No to nie pozostaje Ci nic innego jak czekać, ale jeśli w 22 dc miałaś taki wynik to owu musiała być 7-8 dni wcześniej więc spokojnie za 5 dni możesz testować
Anderka dzięki:) jutro zatestuję, badania robiłam we wtorek, więc jutro (28 dc) chyba będzie ok. Ten progesteron daje mi nadzieję, bo w cyklu bez wspomagaczy wynosił jedynie 10,4.
Gdybym miała jakiś w domu to pewnie już bym go zrobiła, ale jak na złość nie mam akurat! :) póżniej kupię i do rana się wstrzymam.. może moja cierpliwość zostanie nagrodzona :D to już 14 cykl starań..
stosuje ktoś takie coś? lub słyszałyście o tym? „zegarek” płodności", bada zawartość soli. W okresie przed owulacyjnym dochodzi do stężenia jonów chloru, wykrycie go wskazuje, że za 4 do 6 dni nastąpi owulacja.
Zegarek płodności jest rodzajem biosensora, który noszony na nadgarstku pozwala zbadać zwartość soli, a w szczególności chlorku, sodu i potasu, które jest zawarte w wydzielanym pocie. Oczywiście w momencie wskazania szczytowej płodności warto zabrać się do pracy nad spłodzeniem potomka.

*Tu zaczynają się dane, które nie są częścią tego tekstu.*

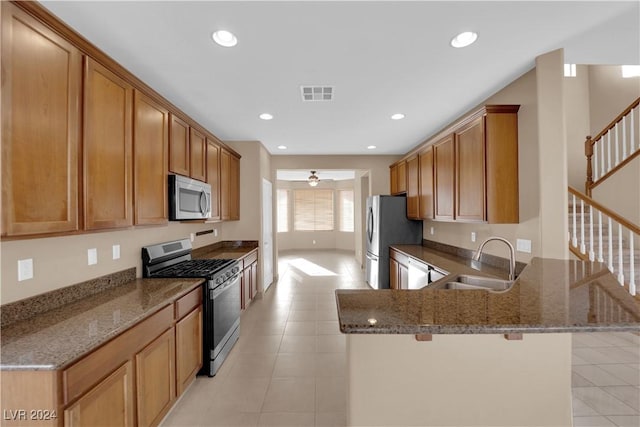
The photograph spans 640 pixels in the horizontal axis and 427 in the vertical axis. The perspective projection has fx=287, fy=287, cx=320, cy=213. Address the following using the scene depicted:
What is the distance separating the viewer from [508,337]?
3.90 ft

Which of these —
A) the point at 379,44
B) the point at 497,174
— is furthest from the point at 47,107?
the point at 497,174

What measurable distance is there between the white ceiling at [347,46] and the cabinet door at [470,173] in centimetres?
42

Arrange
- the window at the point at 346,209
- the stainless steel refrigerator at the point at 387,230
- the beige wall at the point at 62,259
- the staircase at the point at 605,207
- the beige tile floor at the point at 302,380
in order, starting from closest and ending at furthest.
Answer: the beige wall at the point at 62,259
the beige tile floor at the point at 302,380
the staircase at the point at 605,207
the stainless steel refrigerator at the point at 387,230
the window at the point at 346,209

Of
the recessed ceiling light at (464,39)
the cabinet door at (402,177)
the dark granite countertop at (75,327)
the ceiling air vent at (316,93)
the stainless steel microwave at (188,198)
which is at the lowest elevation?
the dark granite countertop at (75,327)

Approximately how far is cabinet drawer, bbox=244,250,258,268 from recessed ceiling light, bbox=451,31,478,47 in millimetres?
3376

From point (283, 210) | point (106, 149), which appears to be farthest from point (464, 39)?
point (283, 210)

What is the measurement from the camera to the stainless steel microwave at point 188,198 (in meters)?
2.62

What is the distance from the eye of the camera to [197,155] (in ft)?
10.7

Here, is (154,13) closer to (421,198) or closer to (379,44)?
(379,44)

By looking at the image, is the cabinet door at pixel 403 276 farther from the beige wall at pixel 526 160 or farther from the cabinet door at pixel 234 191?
the cabinet door at pixel 234 191

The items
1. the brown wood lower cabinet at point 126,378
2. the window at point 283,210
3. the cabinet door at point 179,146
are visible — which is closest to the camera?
the brown wood lower cabinet at point 126,378

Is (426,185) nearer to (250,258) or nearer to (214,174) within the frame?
(250,258)

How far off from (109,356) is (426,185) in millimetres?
3798

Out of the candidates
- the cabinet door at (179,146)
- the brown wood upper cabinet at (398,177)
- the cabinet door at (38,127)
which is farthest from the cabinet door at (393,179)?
the cabinet door at (38,127)
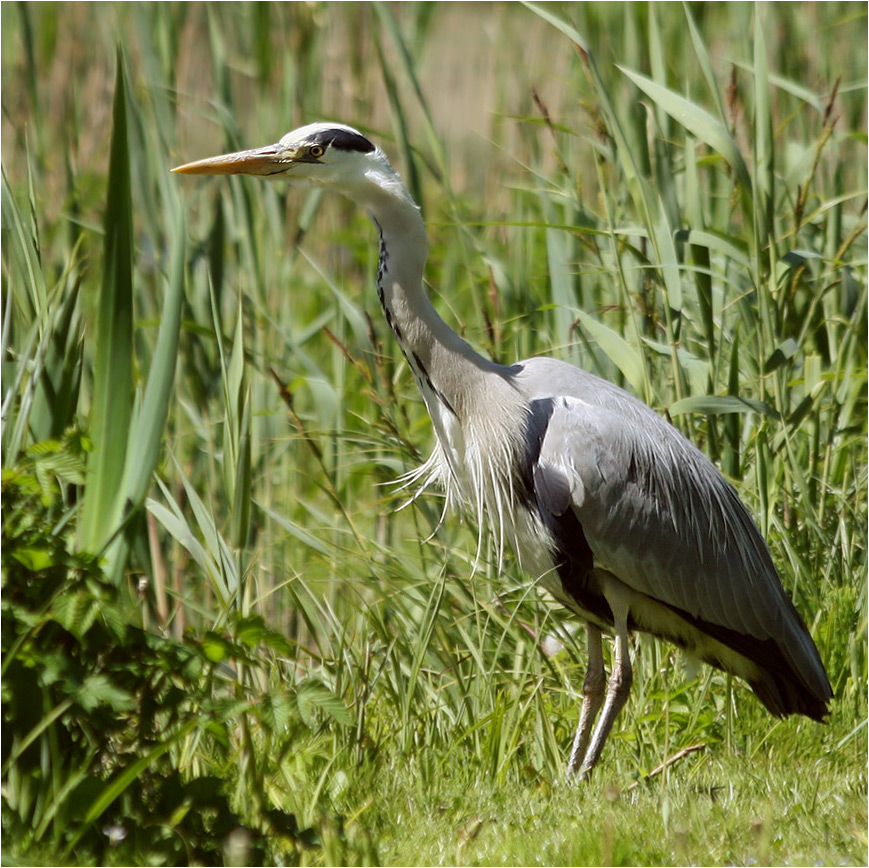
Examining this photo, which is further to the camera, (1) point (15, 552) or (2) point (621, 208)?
(2) point (621, 208)

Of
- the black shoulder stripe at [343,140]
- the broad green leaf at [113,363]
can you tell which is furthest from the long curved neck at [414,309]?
the broad green leaf at [113,363]

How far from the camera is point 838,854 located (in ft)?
8.80

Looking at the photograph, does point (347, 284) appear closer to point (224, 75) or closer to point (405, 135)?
point (224, 75)

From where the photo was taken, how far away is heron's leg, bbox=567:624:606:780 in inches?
138

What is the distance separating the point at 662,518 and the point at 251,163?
1572mm

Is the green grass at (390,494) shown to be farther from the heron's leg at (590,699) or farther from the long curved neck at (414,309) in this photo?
the long curved neck at (414,309)

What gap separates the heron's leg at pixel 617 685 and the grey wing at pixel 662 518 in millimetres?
114

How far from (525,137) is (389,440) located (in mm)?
2150

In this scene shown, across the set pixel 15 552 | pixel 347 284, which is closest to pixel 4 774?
pixel 15 552

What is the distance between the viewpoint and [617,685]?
11.7 ft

Hej. Dagnow: GRATULACJE Andźka: myślę, że też mogę Tobie GRATULOWAĆ
Dziś 21 dc, zrobiłam test ciążowy o czułości 10 i oczywiście jedna kreska. Owulację miałam jakoś w 13 dc (monitoring) Już 8 miesięcy starań i nic :( tracę entuzjazm i wiarę. Mąż ma trochę mało ruchliwe plemniki tj. A+B = 32% czyli na granicy. Je od miesiąca L-Karnitynę 1000, Folik, ProMen, Olej rekina i witaminki. Nie wiem czy to coś pomoże. Mam wrażenie, że to mało co daje. Mój M ma 30 lat, nigdy nie palił, nie pije i zdrowo zawsze się odżywia a mimo tego nasienie nie najlepsze (choć tragedii nie ma) Mam 33 lata. W tym cyklu, zaraz praktycznie od owulacji (nie widział lekarz samego pęknięcia bo akurat przypadał weekend, ale był dojrzały 22 mm pęcherzyk w 12 dc) BOLĄ mnie okropnie piersi, także budzi mnie ból w nocy. Całe nabrzmiałe i pod wpływem ściśnięcia brodawek wydobywa się kropla jakby siary. Dlatego zrobiłam ten test teraz z nadzieją. A może to po prostu nadmiar prolaktyny..?? miała któraś z Was tak? Do tej pory lekarz sam mi nie zlecił badań hormonów. Cykle mam dość regularne, ale bardzo obfite, długie i bolesne miesiączki. Przed ostatnim @ miałam 3 dni brunatnych plamień. Takie odczucia nie występują przy każdym cyklu (w przeciągu pół roku może tak miałam ze dwa razy) Może to jakaś niedomoga lutealna?? Kiedy powinno badać się przy takim podejrzeniu prolaktynę i progesteron??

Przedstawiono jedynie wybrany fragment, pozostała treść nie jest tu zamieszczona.